*Text shown:*
▼

The purpose of this paper is to identify the purchase behavior with regard to innovative food packaging techniques and sociodemographic properties of consumers in Turkey (the crossroads of Europe and Asia).

Design/methodology/approach

The survey was conducted with 365 people (around 50 persons for each region) who live in the different regions to represent the whole population of Turkey as good as possible. Questionnaire methodology was used to achieve the research objectives. Multiple-choice test which consists of 24 questions (Table I) were selected in order to keep the questionnaire at a reasonable length. Questionnaires were distributed to the respondents in small groups for effective communication. Multiple correspondence, decision tree and prospect profiles statistic procedures were used to identify the purchase behavior.

Findings

In the study, some consumers worried that innovative packages might mislead them and therefore sales should be handled under trusted brands. Majority of consumers were willing to use innovative food packages to prevent the microbial spoilage. Consumers indicated that they do not want to see sachets in active food packages due to the probability of mistaken. Consumers who chose the price as a first thing to get their attention in food packaging, would accept the increase in price lesser than 10 percent after seeing the positive impacts of innovative packaging. Most of the consumers’ (74.79 percent) expectation from innovative packaging was the visual ability to observe the history and freshness of foods inside the packaging. Participants indicated that education through commercials (40.55 percent) would be the most effective way in order to increase the overall acceptability for innovative packaging.

▲

*Exercise description:*
Using the food packaging summary above, decide whether each statement agrees with it: (a) The survey was carried out with 365 people. (b) Consumers said they want sachets in active food packages. (c) Participants named education through commercials as the most effective way to raise acceptance of innovative packaging. Give yes or no for each, with the exact words from the summary that decide it.

*Supplied data:*
▼

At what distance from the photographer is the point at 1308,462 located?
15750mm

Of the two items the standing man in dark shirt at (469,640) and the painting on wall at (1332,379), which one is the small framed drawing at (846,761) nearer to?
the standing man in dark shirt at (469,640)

▲

*Output:*
(a) Yes: "The survey was conducted with 365 people"
(b) No: "Consumers indicated that they do not want to see sachets in active food packages"
(c) Yes: "Participants indicated that education through commercials (40.55 percent) would be the most effective way in order to increase the overall acceptability for innovative packaging."